• [WHAT YOU WILL DO]
1/ Using the bug report on vmap with convolution on M1 Macs, explain in one to three sentences why the test test_vmap_exhaustive_nn_functional_conv2d_cpu_float32 fails.
2/ Reproduce, character for character, the stretch of the bug report on vmap with convolution on M1 Macs from "zou3519 commented 1" through "return test(*args, **kwargs)".

• [DOCUMENT EXTRACT]

— BEGIN —

Silent incorrectness for vmap x conv on M1 Macs

zou3519 commented 1 year ago

test_vmap_exhaustive_nn_functional_conv2d_cpu_float32 fails with the following:

Traceback (most recent call last):
  File "/Users/ec2-user/runner/_work/_temp/conda_environment_3084529285/lib/python3.9/site-packages/torch/testing/_internal/common_device_type.py", line 378, in instantiated_test
    result = test(self, **param_kwargs)
  File "/Users/ec2-user/runner/_work/_temp/conda_environment_3084529285/lib/python3.9/site-packages/torch/testing/_internal/common_device_type.py", line 815, in test_wrapper
    return test(*args, **kwargs)
  File "/Users/ec2-user/runner/_work/pytorch/pytorch/functorch/test/test_vmap.py", line 3287, in test_vmap_exhaustive
    self.opinfo_vmap_test(device, dtype, op, check_has_batch_rule=False,
  File "/Users/ec2-user/runner/_work/pytorch/pytorch/functorch/test/test_vmap.py", line 3186, in opinfo_vmap_test
    test()
  File "/Users/ec2-user/runner/_work/pytorch/pytorch/functorch/test/test_vmap.py", line 3175, in test
    self.vmap_outplace_test(func, args, kwargs, in_dims, check_shape_only, postprocess_fn)
  File "/Users/ec2-user/runner/_work/pytorch/pytorch/functorch/test/test_vmap.py", line 3129, in vmap_outplace_test
    self.assertEqual(vmap_out, loop_out)
  File "/Users/ec2-user/runner/_work/_temp/conda_environment_3084529285/lib/python3.9/site-packages/torch/testing/_internal/common_utils.py", line 2435, in assertEqual
    assert_equal(
  File "/Users/ec2-user/runner/_work/_temp/conda_environment_3084529285/lib/python3.9/site-packages/torch/testing/_comparison.py", line 1093, in assert_equal
    raise error_metas[0].to_error(msg)
AssertionError: Tensor-likes are not close!

Mismatched elements: 160 / 256 (62.5%)
Greatest absolute difference: 16.557510375976562 at index (0, 1, 3, 2, 3) (up to 0.0001 allowed)
Greatest relative difference: 975.8199190647482 at index (0, 1, 3, 3, 3) (up to 0.0001 allowed)

This is either a problem with our batching rule for vmap, or a problem in some convolution edge case that we exercise only in this batching rule.

— END —

• [DATA SECTION]
— BEGIN —

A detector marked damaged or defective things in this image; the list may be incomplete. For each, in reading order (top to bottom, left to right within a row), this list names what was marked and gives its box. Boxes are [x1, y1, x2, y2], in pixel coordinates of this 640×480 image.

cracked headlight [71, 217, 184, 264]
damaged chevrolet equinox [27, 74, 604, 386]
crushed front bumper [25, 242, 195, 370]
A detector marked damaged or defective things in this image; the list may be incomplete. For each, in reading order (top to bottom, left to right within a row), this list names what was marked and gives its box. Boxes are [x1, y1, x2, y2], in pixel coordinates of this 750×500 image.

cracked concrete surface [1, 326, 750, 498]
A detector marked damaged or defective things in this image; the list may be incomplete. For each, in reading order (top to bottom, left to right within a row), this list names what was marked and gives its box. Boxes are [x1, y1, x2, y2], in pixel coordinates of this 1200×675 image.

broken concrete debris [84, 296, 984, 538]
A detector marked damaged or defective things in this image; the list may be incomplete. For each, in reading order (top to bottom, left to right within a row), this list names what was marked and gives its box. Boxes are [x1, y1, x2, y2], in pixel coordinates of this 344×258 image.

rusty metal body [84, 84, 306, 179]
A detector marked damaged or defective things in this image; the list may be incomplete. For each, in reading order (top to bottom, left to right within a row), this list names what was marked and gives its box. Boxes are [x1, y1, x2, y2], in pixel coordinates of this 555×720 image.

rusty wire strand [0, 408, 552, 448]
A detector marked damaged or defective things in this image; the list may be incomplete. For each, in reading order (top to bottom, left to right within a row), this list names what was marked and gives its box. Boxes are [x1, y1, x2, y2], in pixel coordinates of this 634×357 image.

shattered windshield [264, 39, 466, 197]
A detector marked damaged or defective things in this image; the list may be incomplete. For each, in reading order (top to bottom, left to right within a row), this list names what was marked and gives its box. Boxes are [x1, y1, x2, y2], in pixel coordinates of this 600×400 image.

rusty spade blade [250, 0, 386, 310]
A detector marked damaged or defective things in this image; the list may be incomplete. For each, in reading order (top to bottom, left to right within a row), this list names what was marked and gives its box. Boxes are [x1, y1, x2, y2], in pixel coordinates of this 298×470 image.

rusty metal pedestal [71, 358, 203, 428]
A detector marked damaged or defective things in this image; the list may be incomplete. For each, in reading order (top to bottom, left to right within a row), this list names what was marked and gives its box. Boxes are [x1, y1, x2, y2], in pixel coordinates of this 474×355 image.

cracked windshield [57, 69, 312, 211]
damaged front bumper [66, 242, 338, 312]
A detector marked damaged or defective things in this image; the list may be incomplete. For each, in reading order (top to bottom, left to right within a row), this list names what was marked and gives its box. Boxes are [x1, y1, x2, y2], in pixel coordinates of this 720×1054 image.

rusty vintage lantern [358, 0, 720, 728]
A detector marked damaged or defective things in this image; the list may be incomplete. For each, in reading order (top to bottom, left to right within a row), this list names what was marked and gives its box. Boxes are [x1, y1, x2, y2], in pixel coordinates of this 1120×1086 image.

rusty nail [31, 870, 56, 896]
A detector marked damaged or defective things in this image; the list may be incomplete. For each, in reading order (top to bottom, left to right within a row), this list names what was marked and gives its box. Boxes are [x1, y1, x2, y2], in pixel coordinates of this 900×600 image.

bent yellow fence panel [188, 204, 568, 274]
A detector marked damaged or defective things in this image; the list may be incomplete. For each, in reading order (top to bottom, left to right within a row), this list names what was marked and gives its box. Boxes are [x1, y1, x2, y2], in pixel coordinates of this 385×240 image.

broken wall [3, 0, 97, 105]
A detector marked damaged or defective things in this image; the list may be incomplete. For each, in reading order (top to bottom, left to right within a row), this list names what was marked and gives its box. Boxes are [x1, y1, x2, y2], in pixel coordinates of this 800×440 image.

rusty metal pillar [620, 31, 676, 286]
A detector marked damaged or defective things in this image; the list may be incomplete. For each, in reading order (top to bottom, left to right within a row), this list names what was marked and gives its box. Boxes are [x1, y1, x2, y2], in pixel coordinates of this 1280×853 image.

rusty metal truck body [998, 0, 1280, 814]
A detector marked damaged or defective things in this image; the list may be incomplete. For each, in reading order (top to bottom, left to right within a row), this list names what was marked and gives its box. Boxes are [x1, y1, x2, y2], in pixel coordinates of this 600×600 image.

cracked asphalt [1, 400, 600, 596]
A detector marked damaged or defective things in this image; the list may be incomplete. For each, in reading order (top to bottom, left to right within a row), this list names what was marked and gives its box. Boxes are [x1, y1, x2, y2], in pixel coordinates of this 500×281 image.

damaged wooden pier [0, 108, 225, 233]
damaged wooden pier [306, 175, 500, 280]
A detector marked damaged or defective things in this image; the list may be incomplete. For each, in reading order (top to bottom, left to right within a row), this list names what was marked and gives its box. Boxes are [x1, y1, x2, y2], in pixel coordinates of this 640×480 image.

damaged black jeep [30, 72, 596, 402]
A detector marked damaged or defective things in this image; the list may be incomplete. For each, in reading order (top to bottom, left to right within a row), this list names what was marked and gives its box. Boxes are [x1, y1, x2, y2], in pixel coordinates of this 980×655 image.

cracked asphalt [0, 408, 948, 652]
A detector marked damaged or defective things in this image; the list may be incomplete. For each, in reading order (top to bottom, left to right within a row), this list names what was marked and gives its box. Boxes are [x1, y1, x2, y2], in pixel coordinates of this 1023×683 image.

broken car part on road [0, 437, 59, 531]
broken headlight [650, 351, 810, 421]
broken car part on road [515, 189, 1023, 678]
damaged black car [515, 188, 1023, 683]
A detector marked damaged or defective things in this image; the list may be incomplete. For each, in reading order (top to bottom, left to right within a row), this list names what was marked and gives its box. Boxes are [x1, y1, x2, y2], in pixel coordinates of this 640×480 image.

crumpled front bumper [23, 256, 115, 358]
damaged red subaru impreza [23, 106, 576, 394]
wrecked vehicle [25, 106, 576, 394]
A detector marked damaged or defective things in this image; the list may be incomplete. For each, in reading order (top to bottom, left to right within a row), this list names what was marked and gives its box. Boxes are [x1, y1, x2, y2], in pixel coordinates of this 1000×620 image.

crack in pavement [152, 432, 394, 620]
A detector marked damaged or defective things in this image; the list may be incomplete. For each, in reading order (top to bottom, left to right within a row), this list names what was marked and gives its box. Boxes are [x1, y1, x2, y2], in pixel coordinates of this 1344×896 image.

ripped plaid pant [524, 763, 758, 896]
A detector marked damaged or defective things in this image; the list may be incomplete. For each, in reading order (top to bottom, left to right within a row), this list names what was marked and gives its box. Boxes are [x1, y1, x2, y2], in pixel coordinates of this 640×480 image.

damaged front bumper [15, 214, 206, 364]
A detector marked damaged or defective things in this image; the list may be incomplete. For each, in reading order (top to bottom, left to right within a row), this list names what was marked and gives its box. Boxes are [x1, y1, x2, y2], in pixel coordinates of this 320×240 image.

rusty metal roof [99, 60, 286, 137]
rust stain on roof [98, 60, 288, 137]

— END —

• [TASK-BY-TASK SOLUTIONS]
1/ The test compares the vmap output with the output of a loop using assertEqual, and the two do not match within tolerance. 160 of 256 elements (62.5%) differ. The greatest absolute difference is 16.557510375976562, but only 0.0001 is allowed, so an AssertionError stating "Tensor-likes are not close!" is raised.

2/
zou3519 commented 1 year ago

test_vmap_exhaustive_nn_functional_conv2d_cpu_float32 fails with the following:

Traceback (most recent call last):
  File "/Users/ec2-user/runner/_work/_temp/conda_environment_3084529285/lib/python3.9/site-packages/torch/testing/_internal/common_device_type.py", line 378, in instantiated_test
    result = test(self, **param_kwargs)
  File "/Users/ec2-user/runner/_work/_temp/conda_environment_3084529285/lib/python3.9/site-packages/torch/testing/_internal/common_device_type.py", line 815, in test_wrapper
    return test(*args, **kwargs)